INTRODUCTION : POURQUOI CE TRAVAIL AUTOUR DE LA SOLITUDE ?

3. UN CHAMP DE RECHERCHE ECLATE

A cette pluralité des entrées disciplinaires, que nous venons d’explorer rapidement, s’ajoute une pluralité des objets. En effet, la solitude apparaît comme une dimension travaillée parmi d’autres dans des travaux sur le travail, la famille, le couple, le vieillissement, l’exclusion. Les occurrences les plus nombreuses du terme solitude se trouvent dans le champ de la santé et notamment de la santé mentale dont nous n’avons pas retenu les travaux sauf lorsque ceux-ci comportaient une dimension sociale spécifique. La lecture de ces travaux, a priori fort éloignés de notre objet, a contribué à définir notre problématique. La notion d’isolement en contexte professionnel, par exemple, désigne la difficulté à entrer en contact avec quelqu’un pouvant porter assistance. L’isolement (physique et relationnel) est donc toujours subjectivement interprété par les personnes concernées qui produisent une évaluation de leur capacité à gérer la situation. Ainsi, le soutien doit-il être appréhendé de manière dynamique comme la relation entre une offre et une attente (Ladreyt, Lhuilier, Marc et Favaro, 2014).

3.1 – Solitude et cycles de vie : jeunesses et vieillesses en solitude

Différents sociologues ont mené des travaux sur les formes expérientielles de la solitude à différents âges de la vie : ainsi, les solitudes du « devenir adulte » (Van de Velde, 2008) comme celles du « devenir vieux » (Campéon, 2010).

Chez les plus jeunes, qui sont, d’après plusieurs enquêtes, parmi les plus touchés par le sentiment de solitude malgré un isolement objectivable moindre (Pan Ké Shon, 2003), la solitude relève de la pression liée à la nécessité de se construire une vie autonome.

« Parce que la jeunesse est considérée comme l’âge du « placement » (Van de Velde, 2008), celle de la socialisation au rôle d’adulte, elle ouvre aussi des espaces d’incertitude sur la nature et l’orientation des rôles à construire. En ce sens, ce devenir adulte ouvre la voie au flottement identitaire, un flottement exacerbé en période de crise et de chômage structurel. Devant le vertige des (im)possibles, la solitude s’infiltre alors dans les creux de la vie quotidienne et peut même, dans certaines circonstances, devenir une condition chronique qui fait durablement obstacle à toute possibilité de reconstruction (Dupont et Lachance, 2007 ; Rothé, 2013). En règle générale cependant, elle demeure un épisode passager, propice à la mobilisation de soi et qui se résorbe d’elle-même une fois les reformulations identitaires et les choix stratégiques d’existence effectués » (Campéon, 2015, p.24).
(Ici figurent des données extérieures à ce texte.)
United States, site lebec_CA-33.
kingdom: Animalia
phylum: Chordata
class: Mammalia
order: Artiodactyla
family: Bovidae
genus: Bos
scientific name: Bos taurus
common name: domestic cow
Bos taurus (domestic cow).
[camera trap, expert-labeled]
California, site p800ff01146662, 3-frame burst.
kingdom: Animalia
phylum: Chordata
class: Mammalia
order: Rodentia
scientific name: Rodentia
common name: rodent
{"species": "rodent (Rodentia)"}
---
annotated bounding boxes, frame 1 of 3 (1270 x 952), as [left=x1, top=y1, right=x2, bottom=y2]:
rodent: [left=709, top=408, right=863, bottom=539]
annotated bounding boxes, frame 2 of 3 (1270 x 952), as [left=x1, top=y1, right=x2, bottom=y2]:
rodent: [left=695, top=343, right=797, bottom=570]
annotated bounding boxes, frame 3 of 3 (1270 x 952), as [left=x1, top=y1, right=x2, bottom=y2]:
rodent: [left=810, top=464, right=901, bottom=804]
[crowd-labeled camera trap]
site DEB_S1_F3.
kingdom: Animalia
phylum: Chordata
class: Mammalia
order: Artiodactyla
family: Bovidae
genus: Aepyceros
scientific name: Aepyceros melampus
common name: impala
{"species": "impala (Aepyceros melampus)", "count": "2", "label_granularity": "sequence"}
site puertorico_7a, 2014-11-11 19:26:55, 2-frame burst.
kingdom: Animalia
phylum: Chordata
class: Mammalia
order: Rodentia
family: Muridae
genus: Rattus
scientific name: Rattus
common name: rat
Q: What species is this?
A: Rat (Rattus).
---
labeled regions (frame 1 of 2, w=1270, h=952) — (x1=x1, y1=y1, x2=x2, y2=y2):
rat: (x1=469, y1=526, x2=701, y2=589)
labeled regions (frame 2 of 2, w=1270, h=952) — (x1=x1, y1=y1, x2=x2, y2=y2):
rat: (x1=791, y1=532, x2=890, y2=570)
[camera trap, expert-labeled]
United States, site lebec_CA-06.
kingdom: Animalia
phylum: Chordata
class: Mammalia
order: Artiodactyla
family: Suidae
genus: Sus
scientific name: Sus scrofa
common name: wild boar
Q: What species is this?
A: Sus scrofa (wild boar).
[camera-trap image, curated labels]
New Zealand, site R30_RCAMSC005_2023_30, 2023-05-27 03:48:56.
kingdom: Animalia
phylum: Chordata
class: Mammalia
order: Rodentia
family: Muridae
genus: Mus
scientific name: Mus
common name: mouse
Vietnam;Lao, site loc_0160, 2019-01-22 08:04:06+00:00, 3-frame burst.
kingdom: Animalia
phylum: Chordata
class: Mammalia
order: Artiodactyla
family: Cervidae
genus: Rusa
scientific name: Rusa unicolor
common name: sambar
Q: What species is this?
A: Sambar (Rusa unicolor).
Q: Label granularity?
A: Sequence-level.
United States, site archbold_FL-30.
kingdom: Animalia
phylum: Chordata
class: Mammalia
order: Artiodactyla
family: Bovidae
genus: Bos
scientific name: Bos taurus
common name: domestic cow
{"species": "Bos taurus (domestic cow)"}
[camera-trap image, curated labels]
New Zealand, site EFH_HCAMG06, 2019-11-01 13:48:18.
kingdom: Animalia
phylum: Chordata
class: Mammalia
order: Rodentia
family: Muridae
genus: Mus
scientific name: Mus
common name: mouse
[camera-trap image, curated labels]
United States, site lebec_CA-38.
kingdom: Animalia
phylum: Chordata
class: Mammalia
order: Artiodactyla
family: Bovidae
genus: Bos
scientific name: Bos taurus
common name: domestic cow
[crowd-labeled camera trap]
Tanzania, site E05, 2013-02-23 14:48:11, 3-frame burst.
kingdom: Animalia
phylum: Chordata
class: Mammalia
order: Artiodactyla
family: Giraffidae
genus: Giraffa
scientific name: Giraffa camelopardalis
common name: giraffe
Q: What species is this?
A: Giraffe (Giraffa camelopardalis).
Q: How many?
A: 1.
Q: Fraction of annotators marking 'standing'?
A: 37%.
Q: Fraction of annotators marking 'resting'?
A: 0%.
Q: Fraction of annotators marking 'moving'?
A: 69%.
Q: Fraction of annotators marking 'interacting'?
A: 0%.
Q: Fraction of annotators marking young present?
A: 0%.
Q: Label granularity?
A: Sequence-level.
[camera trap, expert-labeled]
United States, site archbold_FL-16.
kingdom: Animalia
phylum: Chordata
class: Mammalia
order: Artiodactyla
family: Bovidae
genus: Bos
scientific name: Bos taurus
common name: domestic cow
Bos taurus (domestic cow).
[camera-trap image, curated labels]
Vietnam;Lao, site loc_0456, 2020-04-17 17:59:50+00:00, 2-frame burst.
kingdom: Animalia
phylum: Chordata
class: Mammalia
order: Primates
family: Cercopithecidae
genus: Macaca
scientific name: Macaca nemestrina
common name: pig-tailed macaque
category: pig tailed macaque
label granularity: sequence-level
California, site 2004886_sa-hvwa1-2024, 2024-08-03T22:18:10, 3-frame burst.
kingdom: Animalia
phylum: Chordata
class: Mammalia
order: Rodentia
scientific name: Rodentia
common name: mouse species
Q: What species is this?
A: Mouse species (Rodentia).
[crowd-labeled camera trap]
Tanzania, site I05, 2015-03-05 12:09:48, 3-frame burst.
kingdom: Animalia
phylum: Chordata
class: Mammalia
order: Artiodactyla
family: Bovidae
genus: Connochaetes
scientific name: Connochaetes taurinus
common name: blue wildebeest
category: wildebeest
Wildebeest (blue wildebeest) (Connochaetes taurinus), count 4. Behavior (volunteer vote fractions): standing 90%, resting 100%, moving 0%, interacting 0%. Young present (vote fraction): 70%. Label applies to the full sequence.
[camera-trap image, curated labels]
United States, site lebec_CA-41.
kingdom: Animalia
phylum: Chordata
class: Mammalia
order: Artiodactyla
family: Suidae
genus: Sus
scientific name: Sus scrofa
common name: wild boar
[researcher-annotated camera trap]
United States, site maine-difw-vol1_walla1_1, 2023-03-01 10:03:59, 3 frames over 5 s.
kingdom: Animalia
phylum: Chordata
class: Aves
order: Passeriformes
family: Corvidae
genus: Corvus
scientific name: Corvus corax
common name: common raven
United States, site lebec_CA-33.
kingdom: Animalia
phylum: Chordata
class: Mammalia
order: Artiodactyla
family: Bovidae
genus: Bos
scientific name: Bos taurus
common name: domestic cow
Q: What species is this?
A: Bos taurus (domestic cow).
Ainsi la solitude est une expérience normale de la jeunesse comme période de transition, de subjectivation et d’autonomisation. Cette expérience occasionne chez certains une intense souffrance, empêchant l’intégration et occasionnant repli sur soi et déliaison. On trouve, dans le champ de la psychanalyse, beaucoup de travaux sur les solitudes souffrantes (désolantes) de l’adolescence et les échecs de l’autonomisation (sociale et psychique) (Gutton, 2007). Pour d’autres jeunes, l’aménagement de la solitude par la mise en place de stratégies d’adaptation plus ou moins formelles en fait un vécu normal de l’adolescence participant de l’accroissement de l’autonomie individuelle et de la construction identitaire. Ce sont précisément ces micro-pratiques d’adaptation qui nous intéressent dans le cadre de cette recherche

Tout comme les plus jeunes, les personnes âgées sont particulièrement exposées à l’expérience de la solitude notamment à l’occasion de certaines transitions biographiques telles que la fin de la vie professionnelle, le veuvage ou l’entrée en institution (Campéon, 2010). La question de la solitude est donc très prégnante dans le champ de la gérontologie. En effet, les personnes âgées sont particulièrement vulnérables face à la solitude, comme l’a tragiquement révélé l’épisode caniculaire de l’été 2003, notamment parce que l’isolement relationnel se conjugue souvent avec la précarité économique, notamment chez les femmes (Caradec, 2004). Confrontées à la fragilisation des liens de filiation ou de participation élective et précarisées par leurs conditions socio-économiques, certaines personnes âgées se retrouvent en déficit de protection et de reconnaissance (Paugam, 2014). Pour certains sociologues, le drame de la vieillesse réside moins dans l’érosion des capacités physiques que dans l’effritement progressif des liens sociaux qui provoque l’esseulement (Memmi, 1979 ; Elias, 1988)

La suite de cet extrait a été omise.